── Supplied data

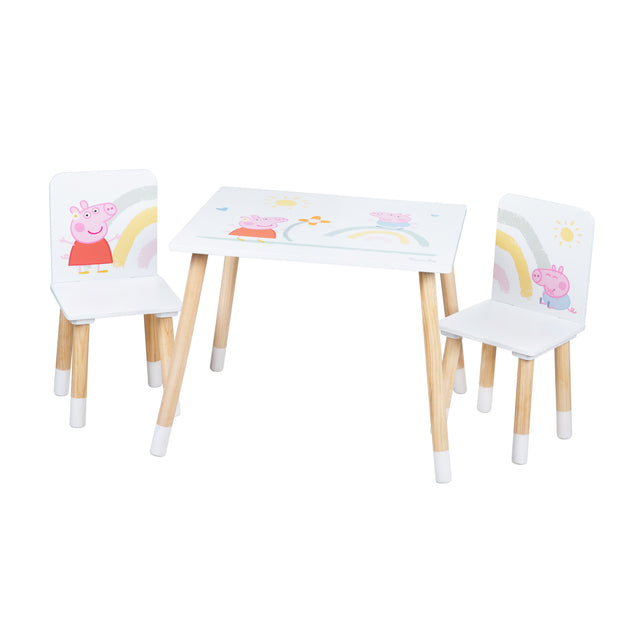 Tisch 1 \'Peppa roba + - Kindersitzgruppe 2 Pig\' Serie – - der - Motiv Stühle
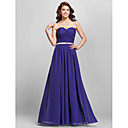 Sheath/Column Strapless Floor-length Chiffon Bridesmaid Dress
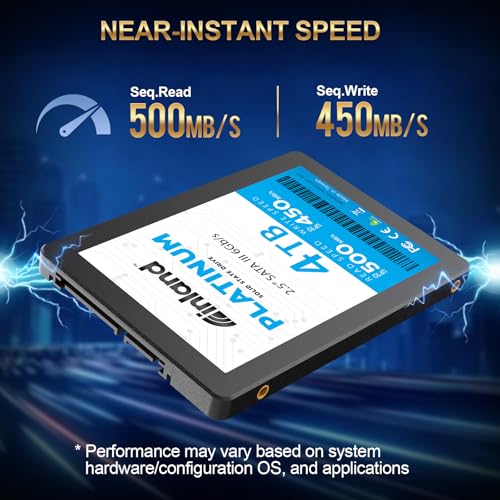 Platinum 4Tb Sata Iii 6Gb/S, 2.5"/7Mm Internal Solid State Drive Ssd For Laptop & Pc Desktop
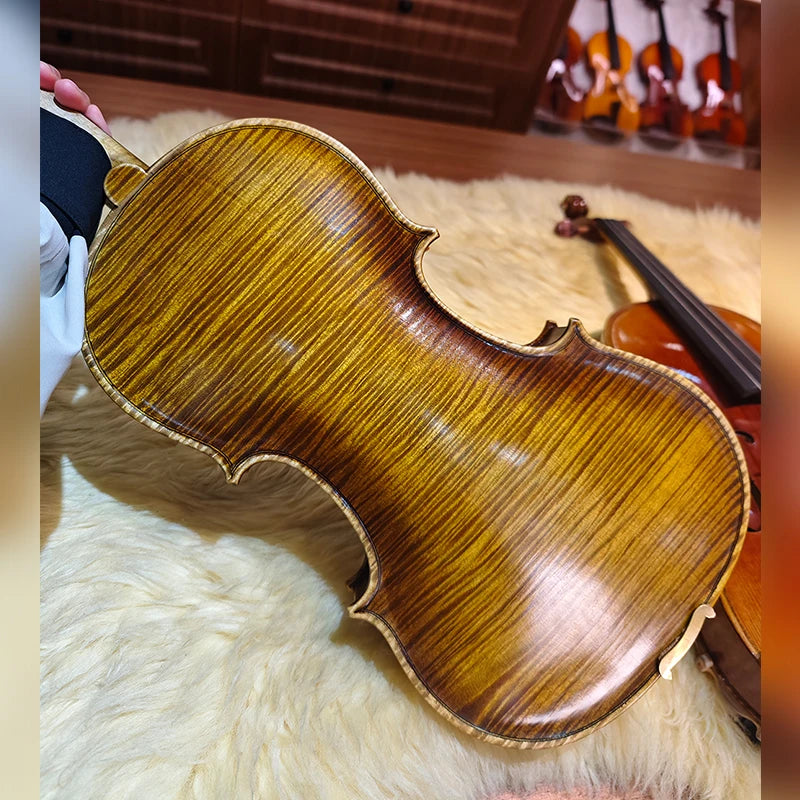 CHRISTINA Violin for Professional New Model V11 4/4 Size High-quality Spruce One-piece Fine Flame Maple with Ebony Fittings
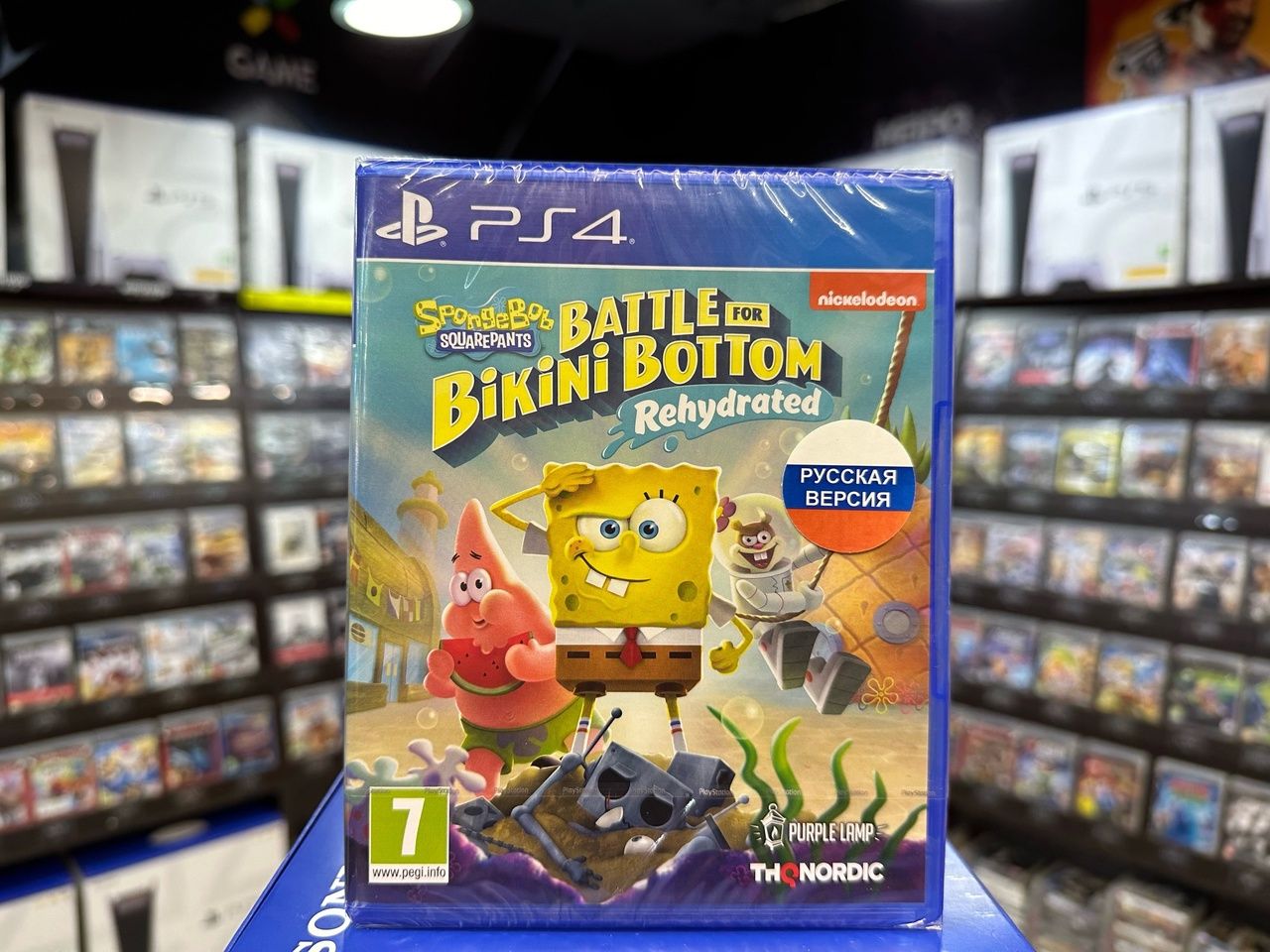 Игра SpongeBob SquarePants: Battle For Bikini Bottom Rehydrated PS4 (Новый)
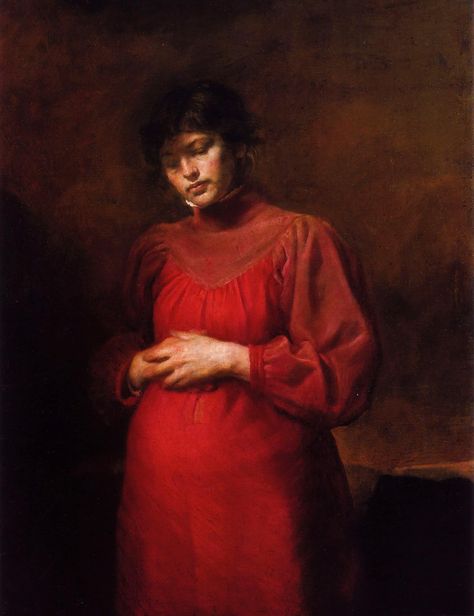 Odd Nedrum • Odd Nerdrum, Neo Baroque, Pregnant Woman, Caravaggio, Rembrandt, Conceptual Art, Figurative Art, Figure Painting, Art Techniques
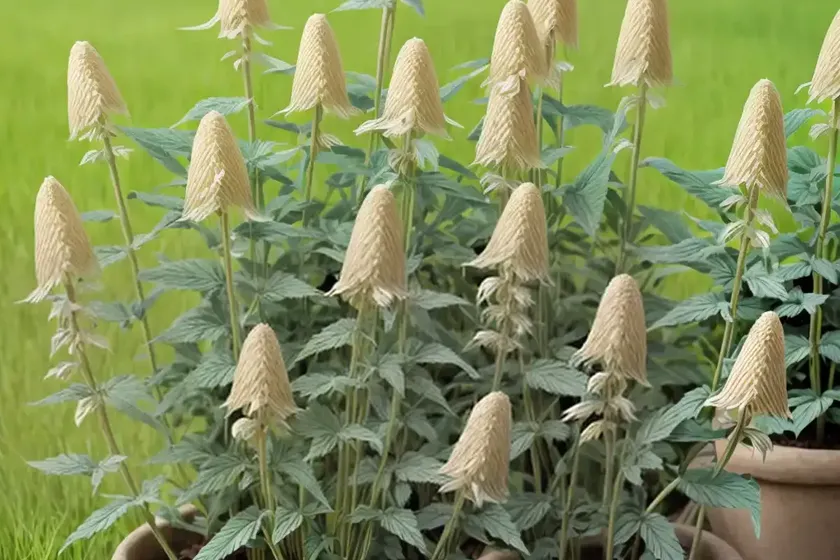 Lampwick plant (phlomis lychnitis) — photo 2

────

Work item - Transcribe each of the items above word for word, omitting the pictures.

Output -
 Tisch 1 \'Peppa roba + - Kindersitzgruppe 2 Pig\' Serie – - der - Motiv Stühle
 Sheath/Column Strapless Floor-length Chiffon Bridesmaid Dress
 Platinum 4Tb Sata Iii 6Gb/S, 2.5"/7Mm Internal Solid State Drive Ssd For Laptop & Pc Desktop
 CHRISTINA Violin for Professional New Model V11 4/4 Size High-quality Spruce One-piece Fine Flame Maple with Ebony Fittings
 Игра SpongeBob SquarePants: Battle For Bikini Bottom Rehydrated PS4 (Новый)
 Odd Nedrum • Odd Nerdrum, Neo Baroque, Pregnant Woman, Caravaggio, Rembrandt, Conceptual Art, Figurative Art, Figure Painting, Art Techniques
 Lampwick plant (phlomis lychnitis) — photo 2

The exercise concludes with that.